§ **WHAT YOU SHOULD DO**
Rewrite the rows from the line with "From the photograph, which" to the line with "11.4 metres", substituting "closer" for "nearer" and leaving everything else the same.

+---+

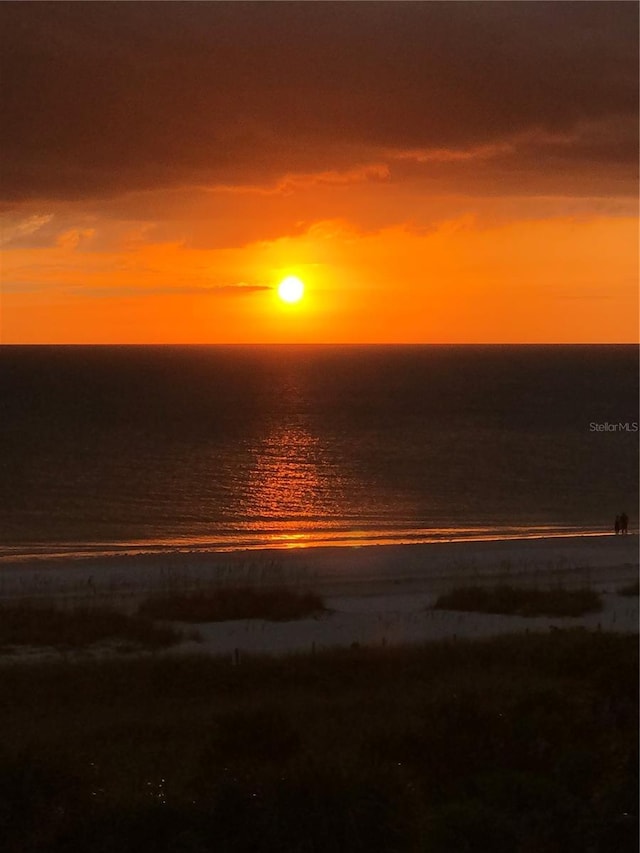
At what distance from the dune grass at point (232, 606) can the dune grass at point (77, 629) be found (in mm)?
1063

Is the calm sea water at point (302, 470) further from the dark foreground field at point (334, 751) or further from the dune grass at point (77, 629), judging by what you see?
the dark foreground field at point (334, 751)

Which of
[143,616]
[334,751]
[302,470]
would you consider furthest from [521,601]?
[302,470]

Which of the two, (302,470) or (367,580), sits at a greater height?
(367,580)

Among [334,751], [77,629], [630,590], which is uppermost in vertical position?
[334,751]

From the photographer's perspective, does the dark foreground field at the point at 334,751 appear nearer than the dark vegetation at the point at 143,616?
Yes

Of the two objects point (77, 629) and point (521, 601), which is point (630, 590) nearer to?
point (521, 601)

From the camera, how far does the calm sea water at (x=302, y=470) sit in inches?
1868

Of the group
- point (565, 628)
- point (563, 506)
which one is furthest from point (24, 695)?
point (563, 506)

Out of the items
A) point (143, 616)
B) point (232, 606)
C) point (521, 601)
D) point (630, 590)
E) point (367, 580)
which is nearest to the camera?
point (143, 616)

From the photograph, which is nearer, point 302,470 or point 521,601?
point 521,601

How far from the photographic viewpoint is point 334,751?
11.4 metres

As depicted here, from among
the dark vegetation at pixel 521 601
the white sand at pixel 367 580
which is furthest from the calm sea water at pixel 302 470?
the dark vegetation at pixel 521 601

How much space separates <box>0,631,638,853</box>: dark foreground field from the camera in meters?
8.34

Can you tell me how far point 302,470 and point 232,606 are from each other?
48514mm
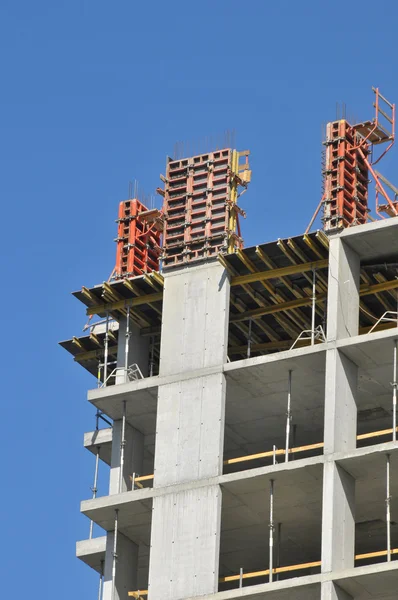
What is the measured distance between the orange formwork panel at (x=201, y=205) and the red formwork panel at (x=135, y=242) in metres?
2.05

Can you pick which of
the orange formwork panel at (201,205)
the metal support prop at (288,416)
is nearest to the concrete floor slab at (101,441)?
the orange formwork panel at (201,205)

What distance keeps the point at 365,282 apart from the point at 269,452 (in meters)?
6.33

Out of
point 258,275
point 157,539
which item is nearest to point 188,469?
point 157,539

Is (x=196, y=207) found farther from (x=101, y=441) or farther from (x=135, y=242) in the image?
(x=101, y=441)

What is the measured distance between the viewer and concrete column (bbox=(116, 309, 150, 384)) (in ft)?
228

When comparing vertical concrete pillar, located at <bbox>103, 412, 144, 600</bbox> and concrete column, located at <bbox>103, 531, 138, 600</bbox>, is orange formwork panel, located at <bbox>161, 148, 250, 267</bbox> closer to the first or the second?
vertical concrete pillar, located at <bbox>103, 412, 144, 600</bbox>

+---+

§ **COMPLETE RESPONSE**
From the photograph, which is closer, point 302,470 or point 521,601?
point 521,601

How far from the photographic viewpoint is point 334,751?
11.4 metres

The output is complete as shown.